_The task_
Take the line that contains "Mélanie Doutey et" as the start and the last line of the entries as the end, and print both and everything between them exactly, without the pictures.

_Excerpted records_
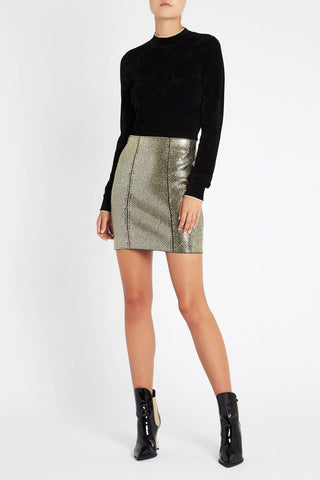 Prism Split Pencil Skirt - Grey Marle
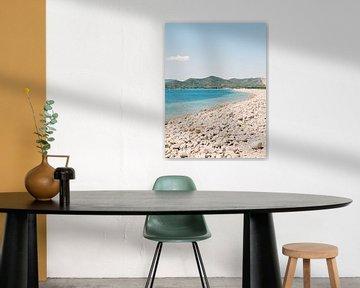 Ibiza strand met geweldig uitzicht van Youri Claessens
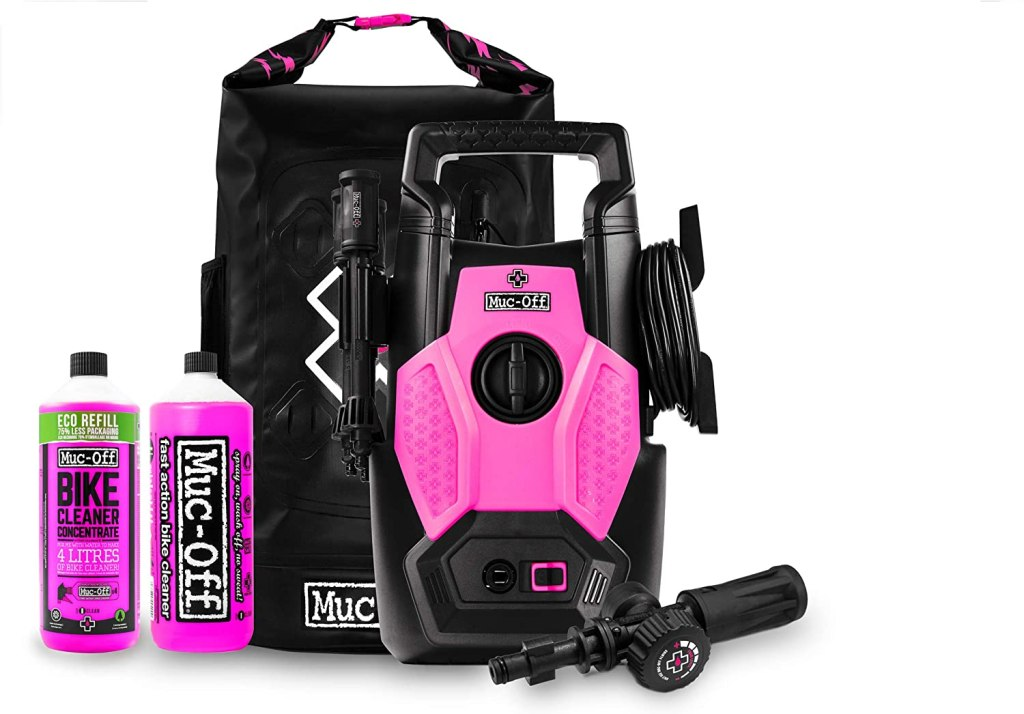 MUC-OFF BIKE PRESSURE WASHER BUNDLE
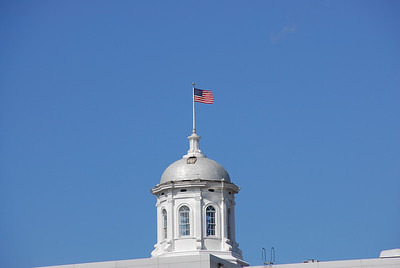 Capitol building with flag in Appleton, Wisconsin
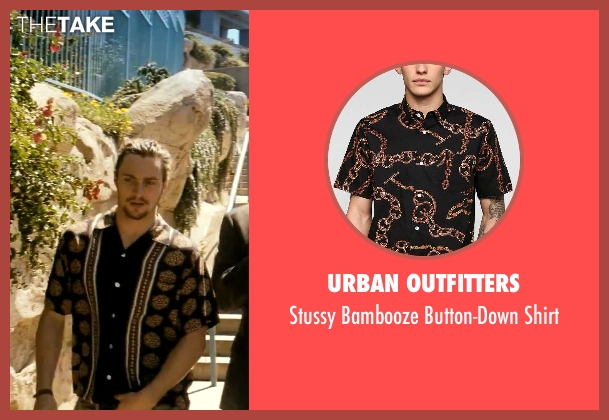 Urban Outfitters black shirt from Savages seen with Aaron Taylor-Johnson (Ben)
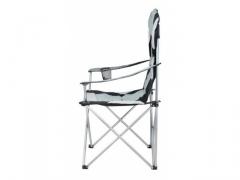krzesło wędkarskie turystyczne fotel turystyczny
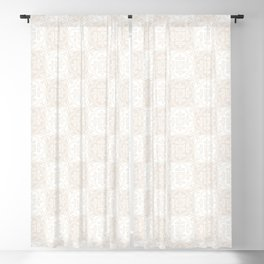 Wedding Thistle Brocade in Candlelight and Cream Blackout Curtain
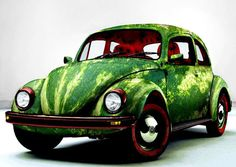 watermelon, feedstock, biofuel, biofuel feedstock, watermelon juice, sustainable design, green design, energy, Watermelon Car by Rungue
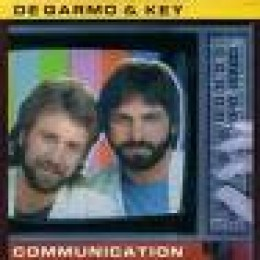 DeGarmo and Key
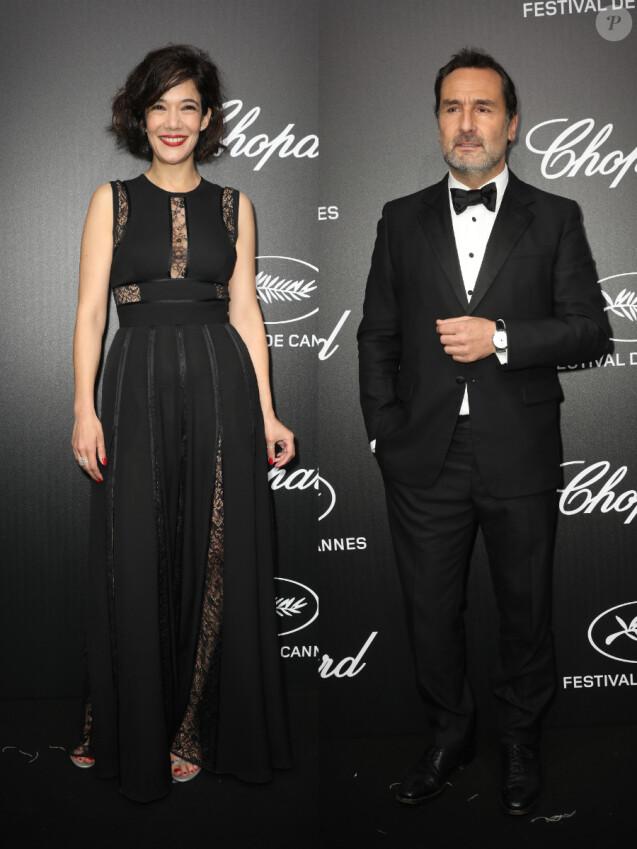 Mélanie Doutey et Gilles Lellouche assistent à la soirée du trophée Chopard lors du 72ème Festival International du Film de Cannes le 20 mai 2019. © Olivier Borde/Bestimage
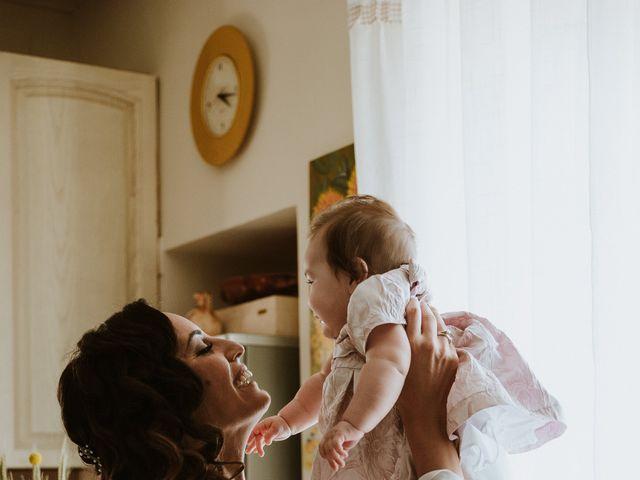 Il matrimonio di Matteo e Serena a Vasto, Chieti 37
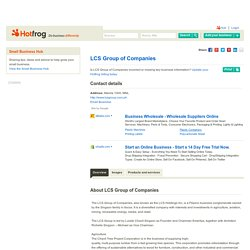 LCS Group of Companies Business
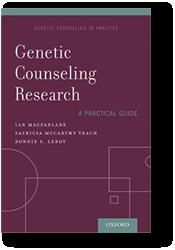 MacFarlane_Genetic_2014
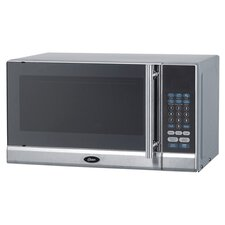 Oster Microwave Oven in Stainless Steel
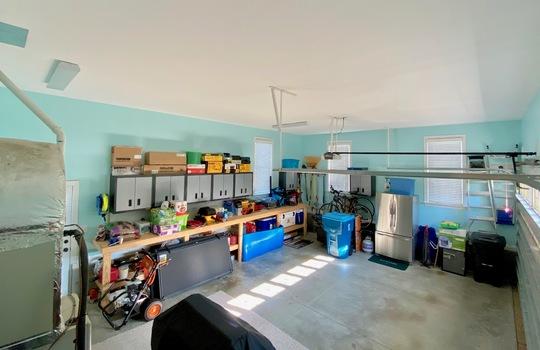 96 Garage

_Worked solution_
 Mélanie Doutey et Gilles Lellouche assistent à la soirée du trophée Chopard lors du 72ème Festival International du Film de Cannes le 20 mai 2019. © Olivier Borde/Bestimage
 Il matrimonio di Matteo e Serena a Vasto, Chieti 37
 LCS Group of Companies Business
 MacFarlane_Genetic_2014
 Oster Microwave Oven in Stainless Steel
 96 Garage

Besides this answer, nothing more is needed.